Knitting Taught Me To Accept My Imperfections As A Mom

hands-knitting

For months after my second daughter was born, I painstakingly knitted a pair of socks with a tiny set of knitting needles. But I couldn’t stand any dropped stitches or other mistakes, and I ended up unraveling and starting over again so many times, I eventually gave up.

The tiny socks, in various forms of incompletion, stuck in the back of my closet, haunted me.. At the time I was staying at home with my two young daughters, an infant and a 3-year-old. Unused to handling multiple children, I was often in tears out of frustration. There was near-constant screaming as the baby cried to be breastfed, and wails  from my toddler who wanted more of my attention.

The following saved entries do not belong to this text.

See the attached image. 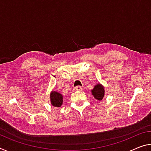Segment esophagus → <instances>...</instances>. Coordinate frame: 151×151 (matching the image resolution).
Wrapping results in <instances>:
<instances>
[{
	"mask_svg": "<svg viewBox=\"0 0 151 151\" xmlns=\"http://www.w3.org/2000/svg\"><path fill=\"white\" fill-rule=\"evenodd\" d=\"M81 90H82V87H81V86H77V87L74 88L73 89L74 91H81Z\"/></svg>",
	"mask_w": 151,
	"mask_h": 151,
	"instance_id": "34e87169",
	"label": "esophagus"
}]
</instances>
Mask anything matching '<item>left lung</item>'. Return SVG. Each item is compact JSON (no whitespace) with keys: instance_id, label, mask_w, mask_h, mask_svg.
Here are the masks:
<instances>
[{"instance_id":"left-lung-1","label":"left lung","mask_w":151,"mask_h":151,"mask_svg":"<svg viewBox=\"0 0 151 151\" xmlns=\"http://www.w3.org/2000/svg\"><path fill=\"white\" fill-rule=\"evenodd\" d=\"M104 88L100 84H97L95 86V87L92 90V94L95 98L97 100L103 99L104 97Z\"/></svg>"}]
</instances>
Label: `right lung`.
<instances>
[{"instance_id":"add662e5","label":"right lung","mask_w":151,"mask_h":151,"mask_svg":"<svg viewBox=\"0 0 151 151\" xmlns=\"http://www.w3.org/2000/svg\"><path fill=\"white\" fill-rule=\"evenodd\" d=\"M50 101L53 106L57 107H60L63 101V95L58 92L52 91L50 94Z\"/></svg>"}]
</instances>
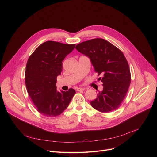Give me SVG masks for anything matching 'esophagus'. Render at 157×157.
I'll return each mask as SVG.
<instances>
[{"label":"esophagus","instance_id":"1","mask_svg":"<svg viewBox=\"0 0 157 157\" xmlns=\"http://www.w3.org/2000/svg\"><path fill=\"white\" fill-rule=\"evenodd\" d=\"M84 88H81V87H78L76 89V91H84Z\"/></svg>","mask_w":157,"mask_h":157}]
</instances>
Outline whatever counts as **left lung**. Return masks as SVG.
<instances>
[{
  "instance_id": "8db88e82",
  "label": "left lung",
  "mask_w": 157,
  "mask_h": 157,
  "mask_svg": "<svg viewBox=\"0 0 157 157\" xmlns=\"http://www.w3.org/2000/svg\"><path fill=\"white\" fill-rule=\"evenodd\" d=\"M76 49L91 59L94 71L102 82L103 90L91 102V106L103 113L119 108L131 82L128 62L123 53L102 38H94L78 44Z\"/></svg>"
}]
</instances>
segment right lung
<instances>
[{"label":"right lung","instance_id":"right-lung-1","mask_svg":"<svg viewBox=\"0 0 157 157\" xmlns=\"http://www.w3.org/2000/svg\"><path fill=\"white\" fill-rule=\"evenodd\" d=\"M75 44L47 41L30 56L26 65L25 81L27 92L37 110L47 117L60 115L68 107L75 89L56 90V78L62 71V61Z\"/></svg>","mask_w":157,"mask_h":157}]
</instances>
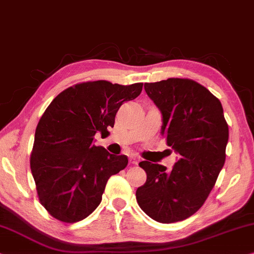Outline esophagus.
Returning <instances> with one entry per match:
<instances>
[{
    "label": "esophagus",
    "mask_w": 254,
    "mask_h": 254,
    "mask_svg": "<svg viewBox=\"0 0 254 254\" xmlns=\"http://www.w3.org/2000/svg\"><path fill=\"white\" fill-rule=\"evenodd\" d=\"M129 161H130V164L137 165V163H138V158L136 157L135 154H131V156L129 157Z\"/></svg>",
    "instance_id": "1"
}]
</instances>
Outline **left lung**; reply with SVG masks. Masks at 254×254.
<instances>
[{
  "label": "left lung",
  "mask_w": 254,
  "mask_h": 254,
  "mask_svg": "<svg viewBox=\"0 0 254 254\" xmlns=\"http://www.w3.org/2000/svg\"><path fill=\"white\" fill-rule=\"evenodd\" d=\"M163 115L161 135L180 154L172 171L141 161L146 181L136 190L143 212L161 223L182 221L199 209L226 160L228 124L218 98L191 79L144 83Z\"/></svg>",
  "instance_id": "1"
}]
</instances>
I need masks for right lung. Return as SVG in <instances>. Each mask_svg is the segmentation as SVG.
<instances>
[{
	"label": "right lung",
	"mask_w": 254,
	"mask_h": 254,
	"mask_svg": "<svg viewBox=\"0 0 254 254\" xmlns=\"http://www.w3.org/2000/svg\"><path fill=\"white\" fill-rule=\"evenodd\" d=\"M142 87L106 80L76 83L46 109L29 164L40 203L55 219L74 223L87 218L100 205L110 176L127 166V156L96 146L94 136L109 135L120 106L137 97Z\"/></svg>",
	"instance_id": "add662e5"
}]
</instances>
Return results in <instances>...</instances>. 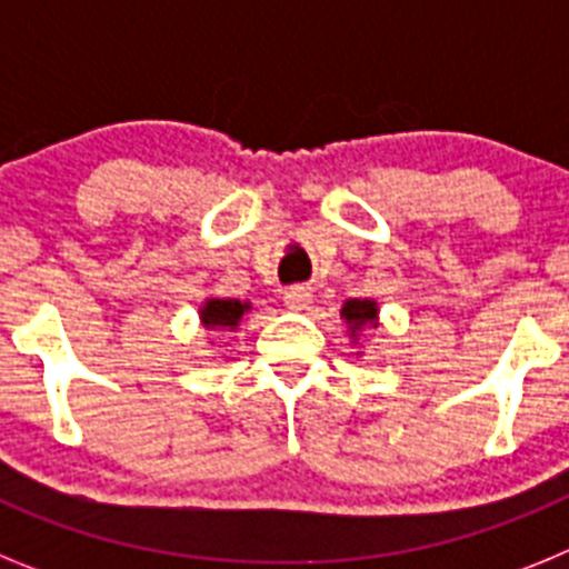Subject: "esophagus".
<instances>
[{
    "label": "esophagus",
    "instance_id": "34e87169",
    "mask_svg": "<svg viewBox=\"0 0 569 569\" xmlns=\"http://www.w3.org/2000/svg\"><path fill=\"white\" fill-rule=\"evenodd\" d=\"M310 299H313V293H310V288H305V284H293V288L284 290V305H288L290 310H305L310 305Z\"/></svg>",
    "mask_w": 569,
    "mask_h": 569
}]
</instances>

I wanted to be there for both of them 110 percent of the time. As a kid, I was the child who would chuck an entire drawing if there was a mistake, who would enter art contests and cry inconsolably if I won less then first prize. I spent hours painstakingly perfecting the rise of a horse’s nostril and its intricate muscles in third grade. And the world rewarded me for this perfectionism, too. I won academic awards, a dozen scholarships, a full-tuition ride to my first university, and acceptance into very prestigious undergraduate university and master’s program.

Part of why I wanted to give up on knitting was that the validation came in slow repetition of quiet work the reward was the work itself. I had a hard time giving in to the peacefulness of doing something quietly, with no expectation other than to make something in and of itself. My mistakes glared at me every time I forget a stick or counted the wrong number of stitches on a pattern. Every sock I made seemed to reflect that I had always been imperfect, and maybe, deep inside, unworthy of the  rewards I had earned.

Now caught in the throes of screaming, potty accidents, tantrums, and projectile pooping from the baby, I was in a world I had never encountered. Although I have a very supportive spouse and family, I felt like I was in a vacuum, helpless during the day. ”How am I going to do this?” I would say to myself every morning. ”And what mistakes am I making that will harm my children?”

I wanted to offer everything to my children that I thought they deserved: peaceful parenting while teaching self-discipline, only organic, non-sugary, unprocessed food, exclusive breastfeeding. I set the bar high, and when I was weeping on the floor with toys around my feet, I felt I would never live up to it.

Now pregnant with my third child, I understand that perfectionism is a my worst enemy. Not only do I not have time to make everything perfect, but it is an unhealthy way of behaving that teaches my daughters not to believe in themselves. But it took a friend to introduce me to a beautiful way of knitting that helped teach me this.

At a small knitting meet up a year after my second daughter was born, she showed me the gorgeous, chunky scarfs that she could whip out in a night’s worth of working. Any mistakes she made were hidden, and seemed part of the artful texture of the piece. The secret: larger needles, bigger yarn, and the willingness to talk and socialize while you knit.

I tried it. Suddenly, I could laugh, multi-task, and enjoy knitting. I was relaxing. Recently, I began knitting a chunky baby blanket for my third baby, and I was surprised to look down while I was knitting in the doctor’s waiting room to see how much I had completed. Something in me had changed.

I remember when my first daughter was born how hard it was to just be, to take in the smell of her hair, to hold and rock her without thinking. There was always something to do, something to worry over in my mind until it followed me to sleep and crept into my dreams. What was the sore on her bottom? Is she getting enough calcium? Is she walking okay? Is she bruised on her left arm from a fall that I didn’t see? I should ask her preschool. The questions I asked myself would not stop.

The repetition of knitting, however, somehow taught me to give in to the moment, to be mindful of an action while letting go of thought. Thoughts are useful, and certainly a portion of a mother’s worry can be useful as well to problem-solving. But quality of life should be more important that a mother’s aim at perfectionism and a hovering sense of nature.

It took me a long time, but now I can laugh with my children on the floor without worry seeping into my thoughts, can lay with them on the coach and think of nothing but their soft bodies that I keep warm. If there are any rewards I receive from motherhood, this is it – motherhood itself.